Children Dying from Lack of “Restraint”

Child in a car seat

Father putting his child in a car seat
On November 14 of last year, a Texas woman loaded her four children into the car and went for a drive. The children ranged in age from 8 months to 6 years. None were wearing seat belts and the baby was not in a car seat. Suddenly one of the unlocked doors flew open, hurling the 8-month-old infant onto the highway where he was struck and killed by oncoming traffic.

A similar incident occurred last month in Kentucky where a Mom crashed the car, killing her 8-year-old child and injuring an 11-year-old. Neither of the kids were wearing seat belts.

And, that same day, a Greensboro man ran a red light on Freeman Mill Road and crashed into a car that was turning onto Randleman Road.
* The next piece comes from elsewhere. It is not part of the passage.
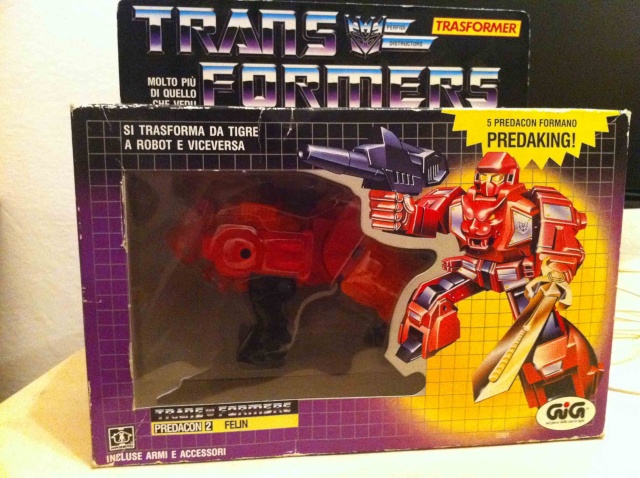 transformers - predacon predaking felin 2 misb transformers gig Preda111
His 4-year-old niece was killed. She was not wearing any kind of restraint.

I wish I could say these three tragic incidents were isolated and rare, but I can’t. The truth is, nationwide over 60,000 children are injured each year in motor vehicle accidents, and that includes over 600 fatalities. Here in North Carolina, car crashes are the leading cause of unintentional death for children. Even more tragic is that most of these deaths could have been prevented. According to the North Carolina Department of Insurance, nine out of 10 children are unrestrained when riding in a vehicle. Given that statistic, one would think that child restraints are optional. Just the opposite. In fact, child safety seats are required in all 50 states. But even if a parent wasn’t aware of the law, wouldn’t common sense prevail? Parents are instinctively supposed to protect their children. They shouldn’t have to be told by the National Highway Traffic Safety Administration that car seats reduce the risk of fatal injury by 71% for infants, and by 54% for toddlers (ages 1 to 4). It shouldn’t take the death of a child to make someone a more aware and more responsible parent. We also shouldn’t let negligent parents off with just a slap on the wrist, and that brings me to enforcement.
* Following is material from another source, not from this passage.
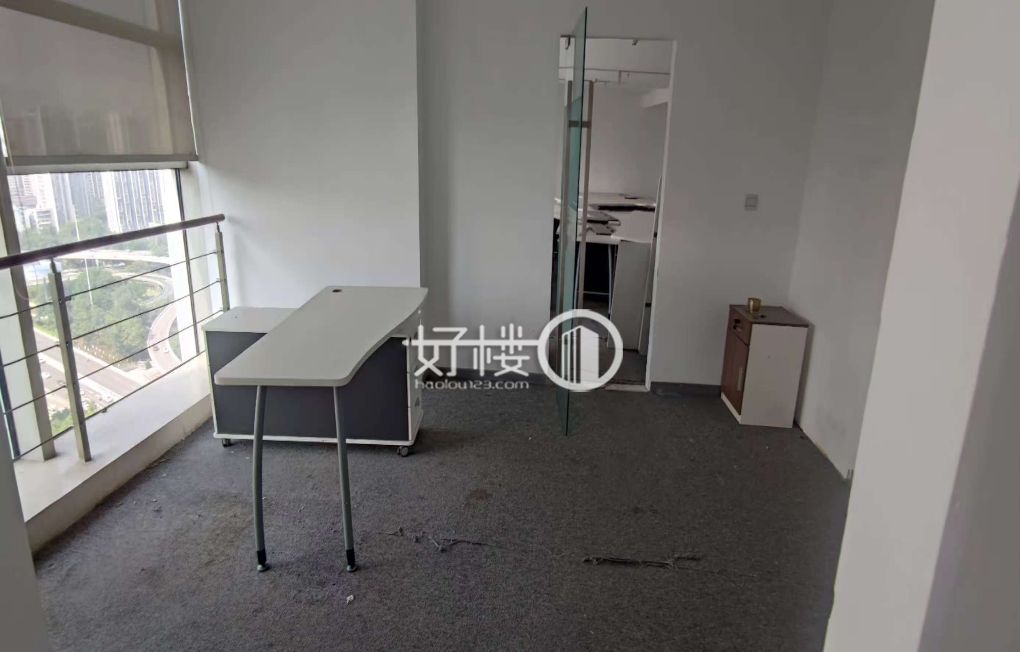 轻轨环线旁工商税务局旁渝高智博中心精装办公室出租m²写字楼|办公室出租|租赁/租金/图片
Just as penalties for drunk drivers vary from state to state and county to county, so too do punishments for parents who endanger their children by not having their toddlers secured in car seats and their children buckled up in seat belts. Fines are often left to the discretion of local judges and are dependent upon a variety of circumstances. 
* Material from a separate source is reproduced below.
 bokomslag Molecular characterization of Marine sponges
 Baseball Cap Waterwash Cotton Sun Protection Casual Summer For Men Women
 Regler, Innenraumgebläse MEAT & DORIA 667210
Following the Freeman Mill road crash, for example, the Greensboro News & Record reported that police officials issued a public reminder about car restraint laws, which include that children younger than 8 years old and who weigh less than 80 pounds must be properly secured in a child restraint or booster seat. Children younger than 5 years old and less than 40 pounds must be in the rear seat. And, when a child reaches age 8 regardless of weight or weighs 80 pounds, he must wear a seat belt. Yet parents who violate these regulations will probably only have 2 points added to their driving record and pay a fine of less than $250. The exception is if a child dies as a result of the violation, in which case prosecutors could charge the parent with endangerment. But even that crime has no strictly prescribed penalty and could result in a sentence of as little as six months in jail. Meanwhile, a parent who is drunk while driving, and crashes their car resulting in the death of a child might only serve seven days behind bars. 

Clearly what we need is for Congress to enact legislation that would make it a federal crime to cause the death of a child due to lack of a proper restraining device. That might not prevent some parents from breaking the law, but the severe penalties that it would carry might make others think twice about refusing to put their toddler in a car seat before pulling out of the driveway.